● **Fonte**
CARTAS DE CAMILO MARIA DE SAROLEA
Minha Princesa de mim:
Contemplo mistérios nesta hora da manhã nascente, quando o irmão sol se levanta e enche o ar de uma luz de ouro amigo, que envolve os campos, e as coisas todas suas, numa carícia de deslumbre. Vislumbro ao longe, nas barreiras do lado de lá do vale, o fumo de uma queimada... Creio que ainda não estarão autorizadas, mas cada cabeça terá sua sentença... Pouca gente entende que a beleza ou bondade das coisas também nos alertam para a sua e nossa fragilidade e imperfeição. E uma vez mais me ocorre esse conceito augustiniano e tomista de que a prudência é amor sagaz...
Assinei hoje uma petição relativa à necessidade de maior consciência e responsabilidade na prevenção e controlo de fogos que destroem vidas e fazendas. Tê-la-ia certamente redigido de outro modo, não concordarei com todo o seu fraseado, mas entendi que devia subscrevê-la, pela simples razão de que, não culpabilizando ninguém em particular, responsabiliza-nos todos; é um grito de justa indignação - mesmo que abstrata - com que me solidarizo, e é, sobretudo, uma confissão de perplexidade, em que comungo. Fácil será sempre apontar culpas a outros, difícil é mesmo interrogarmo-nos sobre a responsabilidade, isto é, sobre as respostas a dar. A perplexidade, o não saber explicar cabalmente, é o primeiro humilde reconhecimento de que a correção do mal exige também o nosso voluntariado.

● **Material**
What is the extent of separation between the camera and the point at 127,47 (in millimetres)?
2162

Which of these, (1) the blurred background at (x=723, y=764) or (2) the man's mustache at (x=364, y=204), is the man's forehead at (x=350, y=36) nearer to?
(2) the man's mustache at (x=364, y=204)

● **O que se pede**
De acordo com a carta, que documento foi assinado no dia em que foi escrita? Baseie-se apenas na carta para responder.

● **Resolução**
Uma petição relativa à necessidade de maior consciência e responsabilidade na prevenção e controlo de fogos que destroem vidas e fazendas.